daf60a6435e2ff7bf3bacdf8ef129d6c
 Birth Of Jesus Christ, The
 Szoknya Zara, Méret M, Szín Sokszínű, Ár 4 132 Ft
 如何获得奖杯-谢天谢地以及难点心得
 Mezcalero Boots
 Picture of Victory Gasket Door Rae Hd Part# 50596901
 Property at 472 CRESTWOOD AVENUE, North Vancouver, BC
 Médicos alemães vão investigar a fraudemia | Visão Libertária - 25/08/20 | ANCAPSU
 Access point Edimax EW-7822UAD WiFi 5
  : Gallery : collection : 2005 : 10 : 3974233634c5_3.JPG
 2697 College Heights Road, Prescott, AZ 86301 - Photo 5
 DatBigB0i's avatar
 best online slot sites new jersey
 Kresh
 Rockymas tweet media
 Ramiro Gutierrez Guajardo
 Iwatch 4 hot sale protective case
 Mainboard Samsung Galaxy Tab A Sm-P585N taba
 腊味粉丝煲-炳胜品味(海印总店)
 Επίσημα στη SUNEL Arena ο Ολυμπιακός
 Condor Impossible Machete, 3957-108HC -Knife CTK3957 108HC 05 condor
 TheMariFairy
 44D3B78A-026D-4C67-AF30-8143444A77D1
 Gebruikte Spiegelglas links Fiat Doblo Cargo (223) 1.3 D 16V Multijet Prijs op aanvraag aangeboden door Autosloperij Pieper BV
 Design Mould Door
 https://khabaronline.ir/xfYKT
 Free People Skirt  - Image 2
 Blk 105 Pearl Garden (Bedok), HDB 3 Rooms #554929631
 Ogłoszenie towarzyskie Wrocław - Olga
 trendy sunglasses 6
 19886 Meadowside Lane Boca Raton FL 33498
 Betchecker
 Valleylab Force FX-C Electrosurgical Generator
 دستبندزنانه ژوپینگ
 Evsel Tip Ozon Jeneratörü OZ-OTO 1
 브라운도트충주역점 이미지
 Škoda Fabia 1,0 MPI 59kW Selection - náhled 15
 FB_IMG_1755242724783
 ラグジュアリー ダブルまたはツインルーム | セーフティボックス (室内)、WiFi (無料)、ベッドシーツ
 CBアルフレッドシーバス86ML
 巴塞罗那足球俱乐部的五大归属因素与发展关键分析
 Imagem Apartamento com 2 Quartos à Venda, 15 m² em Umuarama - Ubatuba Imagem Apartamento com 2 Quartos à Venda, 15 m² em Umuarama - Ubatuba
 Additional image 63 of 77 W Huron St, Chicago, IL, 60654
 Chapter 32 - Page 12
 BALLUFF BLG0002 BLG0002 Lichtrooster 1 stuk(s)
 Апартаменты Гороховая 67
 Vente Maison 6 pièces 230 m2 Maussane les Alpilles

——

In the listing above, the lines from the one containing "ラグジュアリー ダブルまたはツインルーム |" through the last line are to be returned exactly.

Your solution →
 ラグジュアリー ダブルまたはツインルーム | セーフティボックス (室内)、WiFi (無料)、ベッドシーツ
 CBアルフレッドシーバス86ML
 巴塞罗那足球俱乐部的五大归属因素与发展关键分析
 Imagem Apartamento com 2 Quartos à Venda, 15 m² em Umuarama - Ubatuba Imagem Apartamento com 2 Quartos à Venda, 15 m² em Umuarama - Ubatuba
 Additional image 63 of 77 W Huron St, Chicago, IL, 60654
 Chapter 32 - Page 12
 BALLUFF BLG0002 BLG0002 Lichtrooster 1 stuk(s)
 Апартаменты Гороховая 67
 Vente Maison 6 pièces 230 m2 Maussane les Alpilles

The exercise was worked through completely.